● Instructions to follow:
Copy out, word for word, the stretch of the data from the line containing "Between (x=16, y=32)" through the line containing "How far away", both lines included, and give nothing else.

● Entries provided:

================

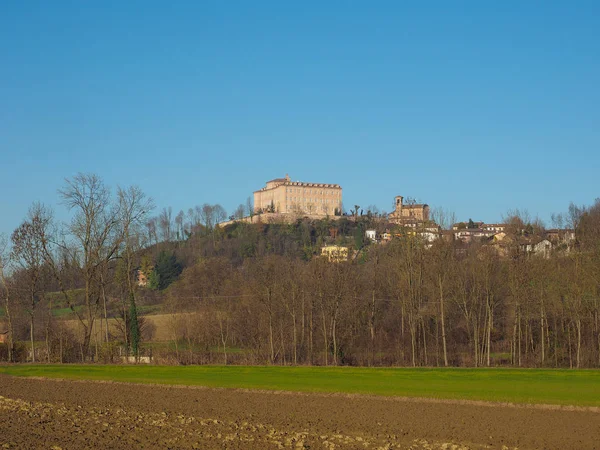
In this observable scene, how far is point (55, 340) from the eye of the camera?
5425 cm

================

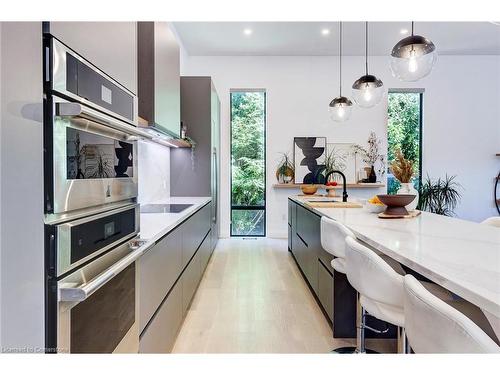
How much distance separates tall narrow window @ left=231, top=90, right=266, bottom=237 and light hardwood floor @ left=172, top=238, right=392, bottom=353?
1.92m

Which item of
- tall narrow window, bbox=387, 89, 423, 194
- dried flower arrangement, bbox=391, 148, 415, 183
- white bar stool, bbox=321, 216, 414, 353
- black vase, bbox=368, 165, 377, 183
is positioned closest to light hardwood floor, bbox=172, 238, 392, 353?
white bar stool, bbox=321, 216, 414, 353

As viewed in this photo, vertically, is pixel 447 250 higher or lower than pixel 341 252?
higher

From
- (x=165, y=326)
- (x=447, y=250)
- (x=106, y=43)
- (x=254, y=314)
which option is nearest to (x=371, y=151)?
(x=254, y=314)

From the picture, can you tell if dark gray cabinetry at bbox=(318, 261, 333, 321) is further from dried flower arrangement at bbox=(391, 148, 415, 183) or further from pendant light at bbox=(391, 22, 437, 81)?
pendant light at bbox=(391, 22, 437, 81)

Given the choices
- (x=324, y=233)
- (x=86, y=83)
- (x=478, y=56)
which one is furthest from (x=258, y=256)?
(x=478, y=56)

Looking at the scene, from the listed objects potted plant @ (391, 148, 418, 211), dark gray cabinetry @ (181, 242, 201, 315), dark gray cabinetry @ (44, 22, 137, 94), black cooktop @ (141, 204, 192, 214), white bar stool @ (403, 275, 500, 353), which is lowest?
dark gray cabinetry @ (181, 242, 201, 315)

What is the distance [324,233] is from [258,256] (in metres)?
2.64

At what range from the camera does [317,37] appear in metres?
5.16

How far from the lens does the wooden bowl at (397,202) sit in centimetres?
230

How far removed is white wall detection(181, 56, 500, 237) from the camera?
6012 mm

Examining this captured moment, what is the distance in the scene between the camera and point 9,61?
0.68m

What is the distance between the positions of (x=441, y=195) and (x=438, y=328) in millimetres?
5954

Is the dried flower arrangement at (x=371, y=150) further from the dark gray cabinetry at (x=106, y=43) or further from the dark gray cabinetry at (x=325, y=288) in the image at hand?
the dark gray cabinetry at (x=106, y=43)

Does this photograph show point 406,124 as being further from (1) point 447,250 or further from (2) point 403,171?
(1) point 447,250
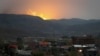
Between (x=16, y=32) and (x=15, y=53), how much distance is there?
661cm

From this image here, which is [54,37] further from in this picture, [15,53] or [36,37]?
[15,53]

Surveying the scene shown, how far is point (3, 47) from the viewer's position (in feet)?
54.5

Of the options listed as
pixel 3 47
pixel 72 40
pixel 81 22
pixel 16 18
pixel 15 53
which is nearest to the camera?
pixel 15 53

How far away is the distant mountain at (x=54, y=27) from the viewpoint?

================

● Answer to this exercise:
Between (x=16, y=32) and (x=15, y=53), how much distance is there?
661cm

From this image here, which is [54,37] further from in this picture, [15,53] or [36,37]?
[15,53]

Surveying the scene shown, how far is point (3, 47) from the viewer's position (in feet)?
54.5

Of the options listed as
pixel 3 47
pixel 72 40
pixel 81 22
pixel 16 18
pixel 15 53
which is nearest to the camera?
pixel 15 53

How far away is the distant mountain at (x=54, y=27) from the viewpoint?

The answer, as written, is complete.